Let this be a lesson to me:
learn how to not get in people's faces when feeling shitty! Back off instead. It's my eldest son's 6th birthday today and I want him to have a wonderful day, and being pissy over stupid crap will not a great day make. As I mentioned in a prior post, I am doing The Work and last night was thinking "I feel so great, I have nobody to judge". I didn't even want to fill out the worksheet!! And now look at me. HA! Just when you think you've progressed emotionally, something happens to smack you back on your ass and you think WOW! I guess I DO have a lot of work to do!!!!!

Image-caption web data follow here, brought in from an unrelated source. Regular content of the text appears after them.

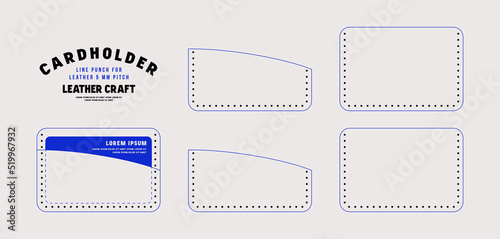 Leather craft sewing pattern for cardholder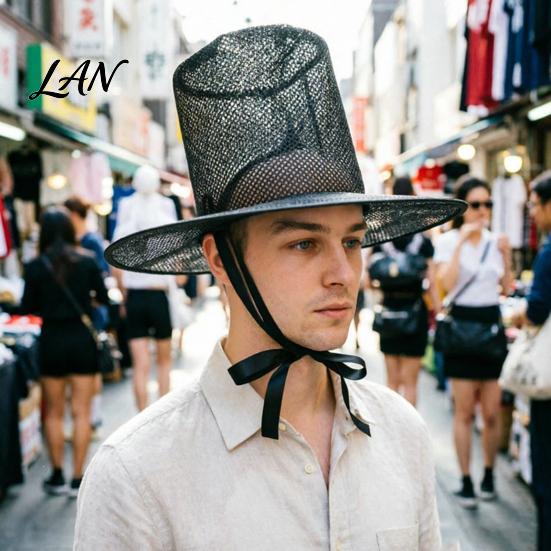 Breathable Costume Hat Vintage Korean Gat Hat, Black Mesh Wide Brim Joseon Dynasty Halloween Performance Scholar with Neck Strap, Cosplay Accessory
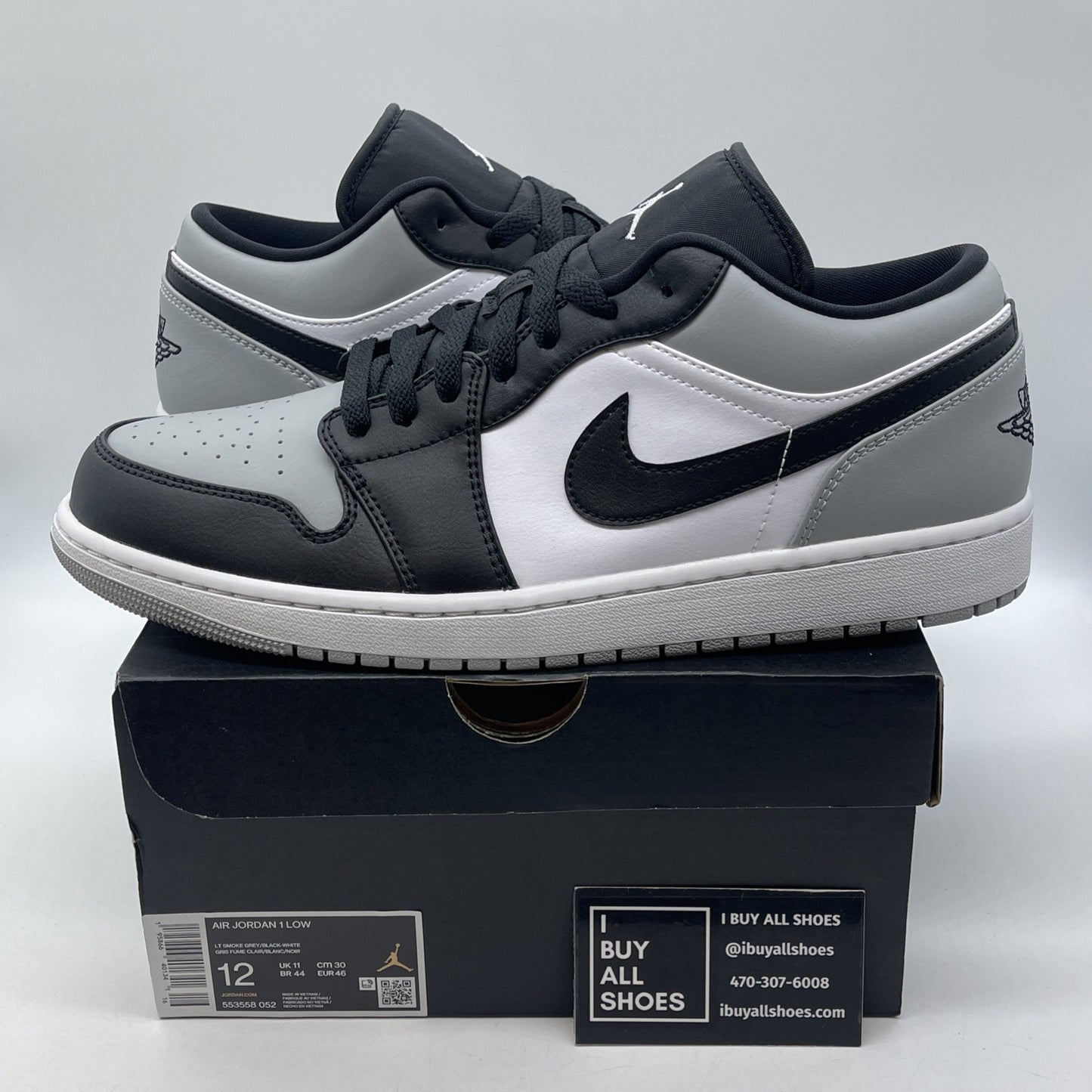 Size 12 - Jordan 1 Low Shadow Toe Grey Black White Leather (553558-052)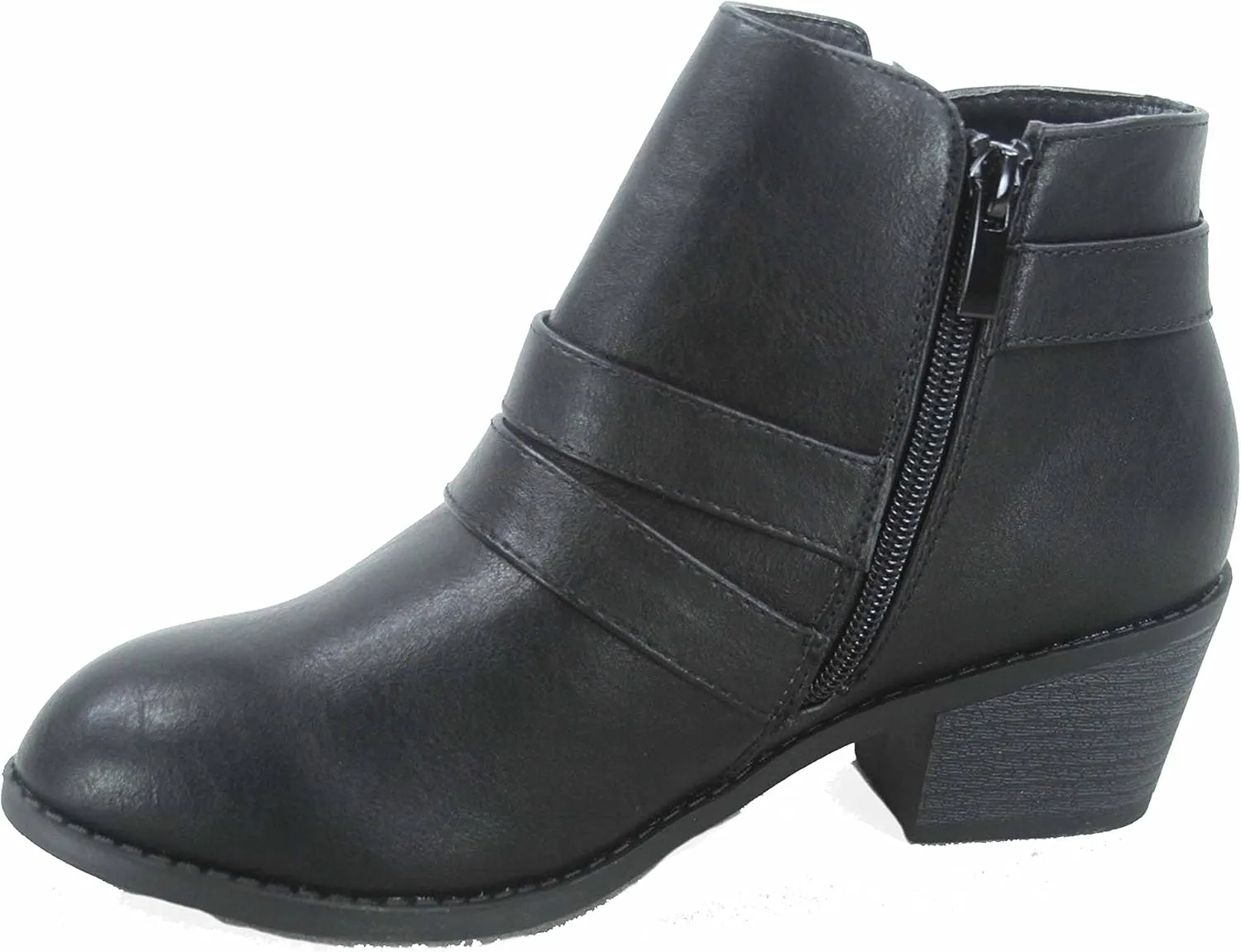 Forever Link Eury-4 Women's Fashion Round Toe Buckles Zipper Low Heel Ankle Booties Shoes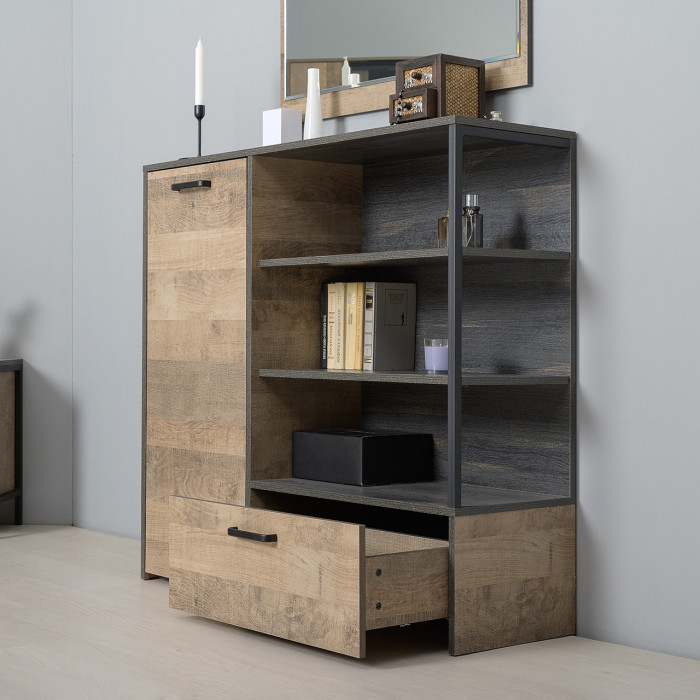 Трувор 13.307.01 Комод + 13.307.02 Комод с ящиками, цвет дуб гранж песочный/интра, ШхГхВ 175х37х106,9 см., универсальная сборка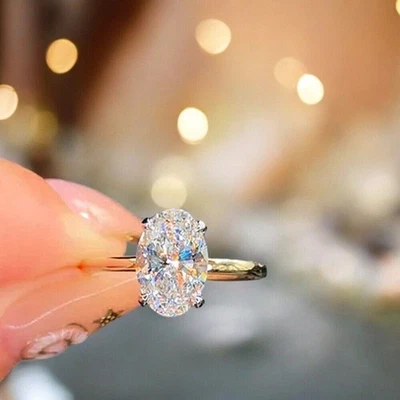 Lab Created Oval Diamond Engagement Ring 2.20 Ct IGI Certified 14k Two Tone Gold - Image 1 of 4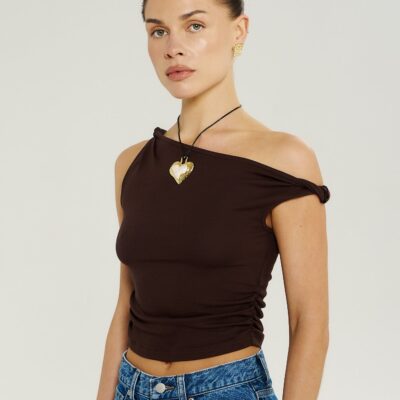 Summi Summi OFF SHOULDER TWIST TOP - CHOCOLAT — XS - Image 2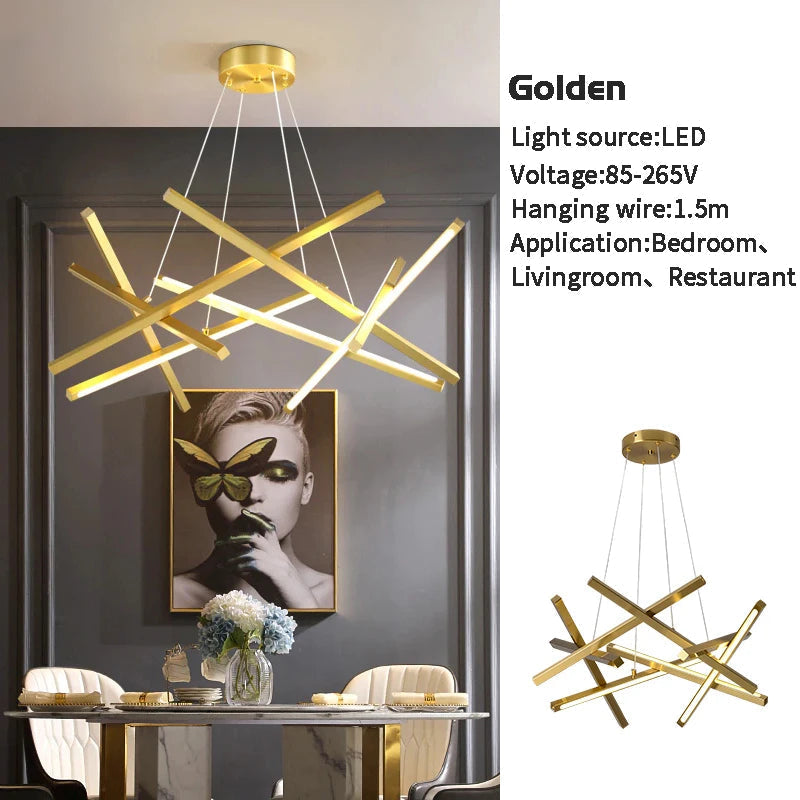 Lustre LED nordique adapté au salon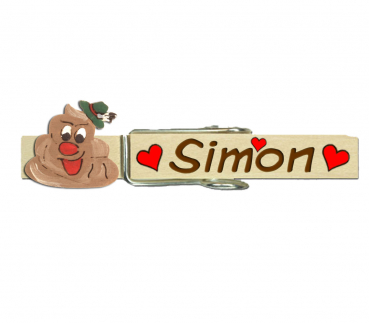 Wiesnglupperl mit einem handbemalten Scheißehaufen, einem Gesicht und einem grünen Hut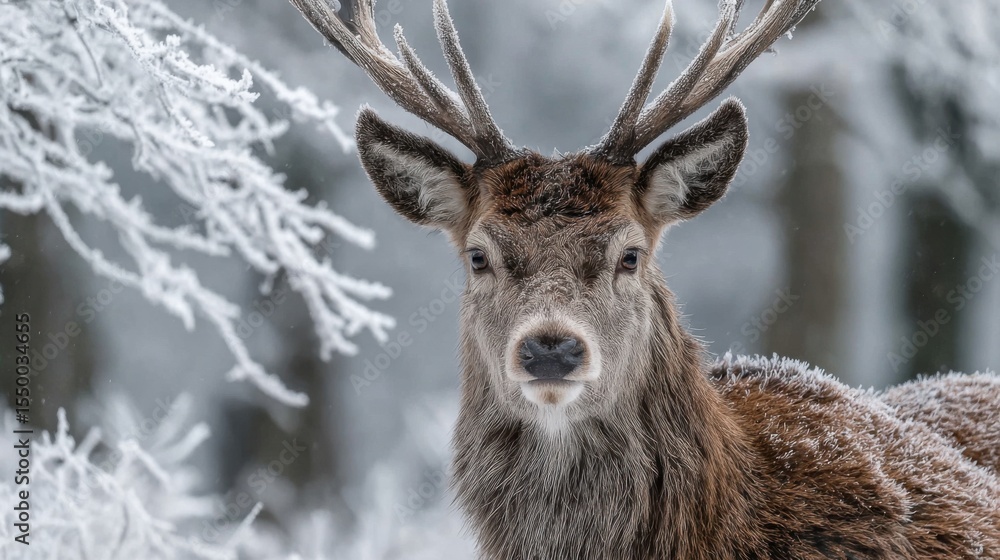 Poster a stag with impressive antlers gazes calmly in a snowy forest. frost clings to the branches, creatin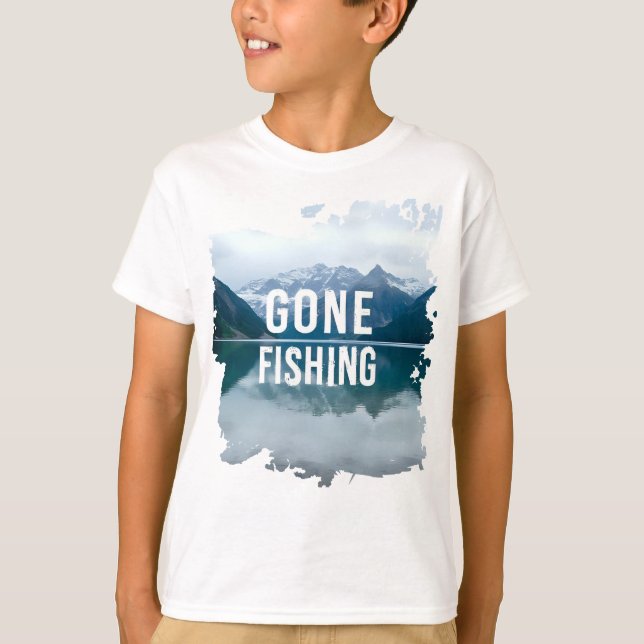 Snowy Mountain Lake Gone Fishing T-Shirt (Front)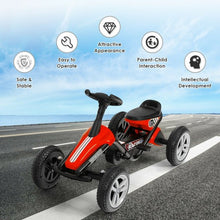 Load image into Gallery viewer, 4 Wheel Pedal Powered Ride on Racer Car for Kids-Red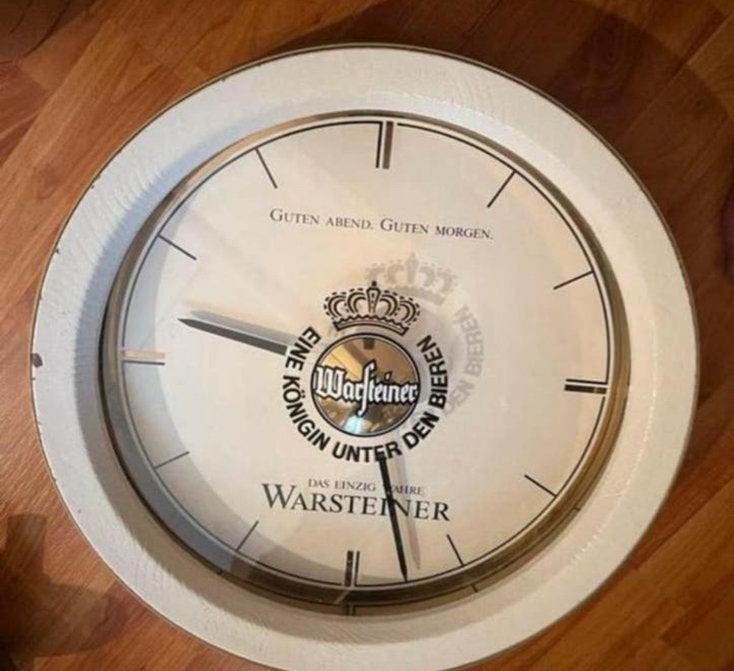 Mooie grote Warsteiner wandklok., Ophalen of Verzenden, Zo goed als nieuw, Reclamebord, Plaat of Schild, Overige merken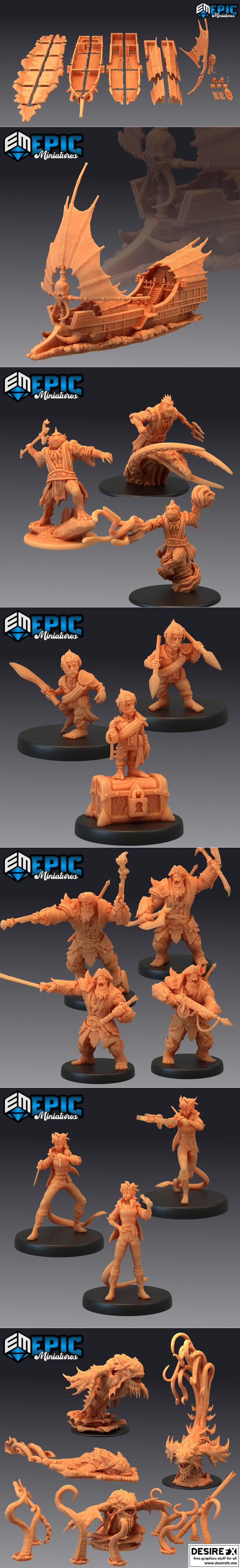 史诗迷你模型——宝藏寻踪3D打印模型|Epic Miniatures – Treasure Hunt – 3D Print Model STL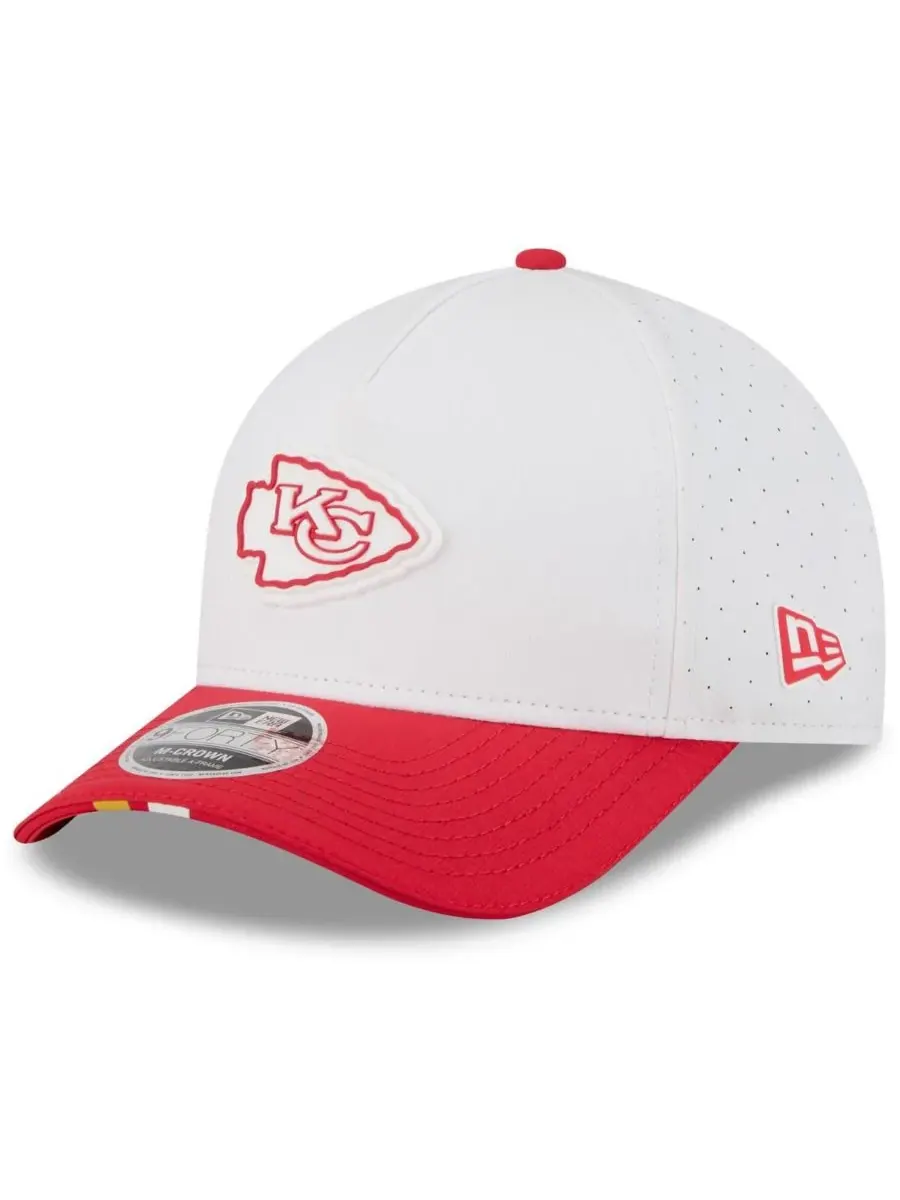 New Era Детская бейсболка Big Boys and Girls White/Red Kansas City Chiefs 2025 NFL Training Camp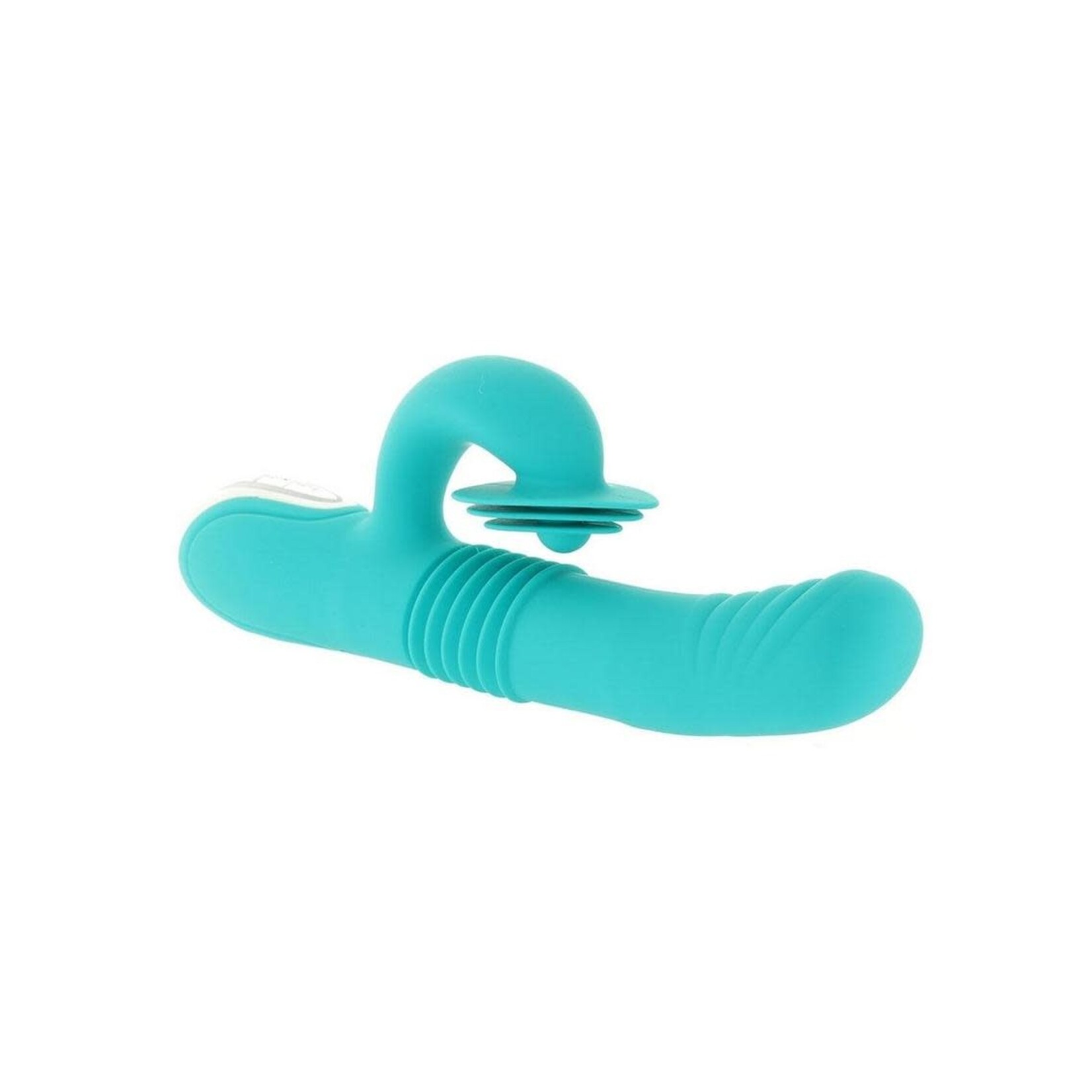 Show Stopper Rechargeable Silicone Dual Vibrator With Clitoral Stimulator - Teal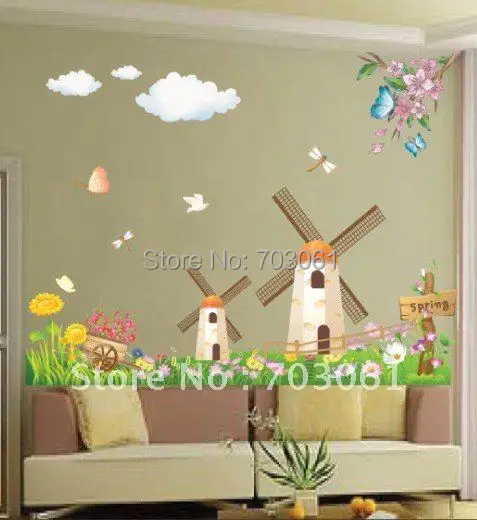 New DIY wall stickers plane romovable landscape wall sticker tile stickers beautiful Windmill house for kids room
New DIY wall stickers plane romovable landscape wall sticker tile stickers beautiful Windmill house for kids room
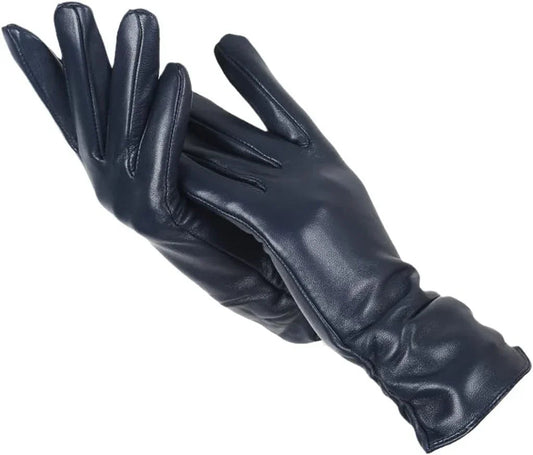 Women's Leather Gloves with Soft Wool Interior – Chic Winter Accessory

I will post about my Day 12 tomorrow morning!! Hope everyone is enjoying their mind-expanding raw journey.

Day 10: 1/3rd of the way there....

Saturday, July 19, 2008

Note: day 10 was yesterday: I am day behind--sorry bout that!!!

Another great day yesterday, ate some of my rawbakery.com granola and fresh almond milk for breakfast. Notwithstanding the explosion that occured when I forgot to close the top of my Blendtec properly (hey, the floor needed cleaning anyway) the breakfast was great. I love the almond milk--so much better than the store bought kind! I also made a smoothie, and for lunch I had a salad with hemp seeds, tomatoes, greens, a touch of non-raw balsamic and Udo's Oil, olives, and squash. My boys, who aren't raw but are transitioning to vegan, ate squash for the very first time. I made them a veggie pizza with tomatoes, squash and cheese on a Whole Foods pizza base and they loved it!! This is worlds better than the hot dogs and chicken nuggets they were eating a mere 3 months ago. I definitely know my good eating is rubbing off on them. For dinner I had more salad and lots of blueberries and strawberries. We went to an evening showing of Space Chimps and yes, it was bad. But the boys really loved it and it's rare we take them to an evening showing as their bedtime is 7:30, so they were thrilled with the idea of getting to "stay up late". Of course, they could barely keep their eyes open towards the end!

Tomorrow is my 4 mile race and I am so excited for it. It will be my first race in years, and my first race while raw..Wish me luck!!!!!